По какой-то причине она уверена, что у неё могут быть дети. Но она мертвец: все процессы в её организме остановились. Сердце не бьётся, кровь не течёт, все её внутренности, должно быть, превратились в сухари. Неужели она сама этого не видит?
– Я живу в комнате прислуги по правую сторону, – говорит. – Заходи как-нибудь на чай.
– Спасибо. Зайду. Если останусь жив, конечно.
– Не переживай, Мудрейший никого не убивает. Тебя скорее всего приговорят к пожизненным работам в цепях. Но ты сможешь свободно перемещаться по задней части замка.
– Это здорово, – отвечаю.
Делаю вид, будто воодушевлён услышанным.
Пока меня моют, многочисленные женщины приносят другой таз и ставят его рядом с первым. Заполняют его на этот раз прохладной водой для омовения, поскольку в первом она стала мутной от песка и пыли, что я успел насобирать во время похода.

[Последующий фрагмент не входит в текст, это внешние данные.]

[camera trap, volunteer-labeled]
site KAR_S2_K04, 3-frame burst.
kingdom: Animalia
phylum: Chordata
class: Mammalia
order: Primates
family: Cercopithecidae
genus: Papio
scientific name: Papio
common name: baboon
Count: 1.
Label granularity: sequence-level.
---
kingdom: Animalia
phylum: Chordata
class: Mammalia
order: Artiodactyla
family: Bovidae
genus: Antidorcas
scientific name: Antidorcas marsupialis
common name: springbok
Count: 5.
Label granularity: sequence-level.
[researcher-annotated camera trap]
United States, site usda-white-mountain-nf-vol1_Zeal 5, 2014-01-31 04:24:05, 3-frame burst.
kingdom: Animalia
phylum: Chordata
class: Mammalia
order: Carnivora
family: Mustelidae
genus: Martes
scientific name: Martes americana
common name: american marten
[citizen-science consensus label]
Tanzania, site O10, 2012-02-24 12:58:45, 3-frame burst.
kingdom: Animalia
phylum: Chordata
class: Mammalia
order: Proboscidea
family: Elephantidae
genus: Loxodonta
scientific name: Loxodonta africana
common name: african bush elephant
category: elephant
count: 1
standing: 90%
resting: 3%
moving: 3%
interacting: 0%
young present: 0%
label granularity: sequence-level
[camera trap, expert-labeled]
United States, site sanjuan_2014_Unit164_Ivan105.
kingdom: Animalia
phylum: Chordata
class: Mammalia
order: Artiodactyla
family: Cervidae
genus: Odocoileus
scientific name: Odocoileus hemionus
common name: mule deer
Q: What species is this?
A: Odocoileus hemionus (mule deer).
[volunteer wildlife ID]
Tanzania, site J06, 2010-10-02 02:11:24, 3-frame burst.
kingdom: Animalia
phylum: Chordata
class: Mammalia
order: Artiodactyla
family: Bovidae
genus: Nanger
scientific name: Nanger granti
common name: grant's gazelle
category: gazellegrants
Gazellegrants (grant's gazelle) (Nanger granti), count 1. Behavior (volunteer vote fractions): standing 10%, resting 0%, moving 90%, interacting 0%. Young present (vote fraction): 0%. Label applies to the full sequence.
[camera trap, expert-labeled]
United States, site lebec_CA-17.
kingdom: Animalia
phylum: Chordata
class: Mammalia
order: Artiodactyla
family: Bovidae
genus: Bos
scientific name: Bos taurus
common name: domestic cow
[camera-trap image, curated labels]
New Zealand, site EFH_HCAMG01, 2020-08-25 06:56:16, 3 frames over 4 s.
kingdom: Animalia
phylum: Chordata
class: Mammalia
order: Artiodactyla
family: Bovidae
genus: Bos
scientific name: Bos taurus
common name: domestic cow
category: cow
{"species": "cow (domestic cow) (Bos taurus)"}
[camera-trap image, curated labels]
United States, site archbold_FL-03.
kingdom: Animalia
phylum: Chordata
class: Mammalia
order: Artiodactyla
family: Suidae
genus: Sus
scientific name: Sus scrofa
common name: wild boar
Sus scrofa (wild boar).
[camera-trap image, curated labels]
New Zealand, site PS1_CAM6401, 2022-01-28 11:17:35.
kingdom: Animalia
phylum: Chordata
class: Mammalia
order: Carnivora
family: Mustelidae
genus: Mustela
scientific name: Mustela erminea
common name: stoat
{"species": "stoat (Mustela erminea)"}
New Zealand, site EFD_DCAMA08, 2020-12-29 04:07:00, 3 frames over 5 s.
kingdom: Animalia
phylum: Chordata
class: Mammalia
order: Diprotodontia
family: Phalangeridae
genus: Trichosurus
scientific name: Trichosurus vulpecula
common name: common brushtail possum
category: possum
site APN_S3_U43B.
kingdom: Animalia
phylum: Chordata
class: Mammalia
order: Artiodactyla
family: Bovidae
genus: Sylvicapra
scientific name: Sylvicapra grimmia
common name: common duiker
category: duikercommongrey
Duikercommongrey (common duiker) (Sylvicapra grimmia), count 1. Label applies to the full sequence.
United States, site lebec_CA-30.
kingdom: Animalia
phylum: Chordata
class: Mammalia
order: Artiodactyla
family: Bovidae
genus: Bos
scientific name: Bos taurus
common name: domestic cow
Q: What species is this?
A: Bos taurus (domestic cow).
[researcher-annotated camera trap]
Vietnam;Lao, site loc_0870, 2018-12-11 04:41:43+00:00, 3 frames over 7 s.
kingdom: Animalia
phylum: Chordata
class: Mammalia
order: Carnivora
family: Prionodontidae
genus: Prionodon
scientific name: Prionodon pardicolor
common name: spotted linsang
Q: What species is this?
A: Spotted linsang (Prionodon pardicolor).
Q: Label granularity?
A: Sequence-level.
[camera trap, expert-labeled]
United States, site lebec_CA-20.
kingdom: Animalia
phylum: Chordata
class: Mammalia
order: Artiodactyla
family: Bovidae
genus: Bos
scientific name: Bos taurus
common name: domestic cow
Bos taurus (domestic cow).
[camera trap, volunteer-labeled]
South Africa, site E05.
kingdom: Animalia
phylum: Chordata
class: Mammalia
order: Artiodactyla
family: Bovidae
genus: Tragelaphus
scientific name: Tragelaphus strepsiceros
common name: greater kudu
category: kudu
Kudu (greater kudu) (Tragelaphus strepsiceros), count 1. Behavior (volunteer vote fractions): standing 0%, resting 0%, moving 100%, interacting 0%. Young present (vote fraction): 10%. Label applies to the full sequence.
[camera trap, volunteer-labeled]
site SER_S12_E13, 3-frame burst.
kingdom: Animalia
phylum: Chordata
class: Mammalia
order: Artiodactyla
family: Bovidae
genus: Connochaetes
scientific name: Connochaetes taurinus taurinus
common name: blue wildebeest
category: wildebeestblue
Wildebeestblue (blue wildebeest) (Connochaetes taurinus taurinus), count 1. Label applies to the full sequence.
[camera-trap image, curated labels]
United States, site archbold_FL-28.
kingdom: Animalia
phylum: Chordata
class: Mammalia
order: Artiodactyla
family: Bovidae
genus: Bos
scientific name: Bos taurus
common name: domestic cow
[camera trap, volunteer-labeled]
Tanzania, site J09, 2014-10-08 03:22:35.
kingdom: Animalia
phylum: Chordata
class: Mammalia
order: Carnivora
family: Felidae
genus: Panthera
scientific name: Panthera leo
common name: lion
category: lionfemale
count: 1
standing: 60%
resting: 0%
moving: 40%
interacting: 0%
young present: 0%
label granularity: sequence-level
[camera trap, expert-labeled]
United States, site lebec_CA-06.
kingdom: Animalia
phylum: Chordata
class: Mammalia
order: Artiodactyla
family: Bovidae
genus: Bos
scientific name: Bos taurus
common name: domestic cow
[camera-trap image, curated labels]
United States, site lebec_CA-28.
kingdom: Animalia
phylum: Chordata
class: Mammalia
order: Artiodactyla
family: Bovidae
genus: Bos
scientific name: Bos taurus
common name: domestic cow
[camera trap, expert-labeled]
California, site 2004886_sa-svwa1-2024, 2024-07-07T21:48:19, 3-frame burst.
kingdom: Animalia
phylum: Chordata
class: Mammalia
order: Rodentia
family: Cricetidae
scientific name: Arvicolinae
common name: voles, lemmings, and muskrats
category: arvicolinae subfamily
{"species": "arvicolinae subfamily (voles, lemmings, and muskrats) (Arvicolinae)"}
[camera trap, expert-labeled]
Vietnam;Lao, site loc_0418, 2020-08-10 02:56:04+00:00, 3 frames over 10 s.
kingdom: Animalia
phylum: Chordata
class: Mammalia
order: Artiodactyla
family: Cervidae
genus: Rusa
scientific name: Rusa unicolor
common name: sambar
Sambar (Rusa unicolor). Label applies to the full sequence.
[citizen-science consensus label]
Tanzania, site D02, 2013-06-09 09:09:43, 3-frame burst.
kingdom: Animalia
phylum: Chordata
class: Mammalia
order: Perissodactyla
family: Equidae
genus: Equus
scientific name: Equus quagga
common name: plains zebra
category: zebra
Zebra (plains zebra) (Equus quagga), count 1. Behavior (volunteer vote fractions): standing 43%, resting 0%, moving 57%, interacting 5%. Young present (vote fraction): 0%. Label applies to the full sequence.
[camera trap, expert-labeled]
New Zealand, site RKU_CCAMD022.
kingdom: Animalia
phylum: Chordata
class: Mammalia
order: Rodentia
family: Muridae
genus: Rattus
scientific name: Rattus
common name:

Хума следит за происходящим, зависнув на люстре вниз головой.
Перелажу в соседний таз, снова стараясь как можно меньше светить голым задом. Как и сказал управляющий, никого вокруг я не смущаю, кроме самого себя.
Грязную воду из использованного таза набирают в вёдра и уносят. Похоже, вся эта прислуга стояла на коридоре и ждала, пока я закончу. Мертвецы уносят первый таз и я снова остаюсь наедине с управляющим и помощницами, которые принимаются гладить меня новыми тряпками, мягкими и приятными на ощупь.
– Вы сегодня как никогда прекрасны, Эди, – очень вежливо произносит управляющий женщине, которая занимается моими волосами.
– Ой, прекратите! – отвечает та и по голосу слышно, как ей нравится слышать подобные комплименты.
– Вы хорошеете с каждым днём, моя дорогая...
Стараюсь сохранить невозмутимый вид.
Никогда бы не подумал, что мертвецы могут ещё и флиртовать. Пока не пойму, что здесь вообще происходит, лучше держать язык за зубами и никак не комментировать происходящее.
Вылезаю из таза и трое женщин вытирают меня со всех сторон полотенцами. Стою, раскинув руки в стороны. Чувствую себя чистым и свежим.
– Спасибо, – говорю. – Сам бы я никогда не смог вымыться так чисто.
Одна из женщин расчёсывает мои волосы, затем немного подрезает их, собирая в хвост на затылке. Другая трёт пемзой зачерствевшую кожу на пятках, пока ноги не становятся нежными и мягкими. Всё выглядит так, будто меня готовят не на приём к королю, а на свидание с очень привередливой дамой.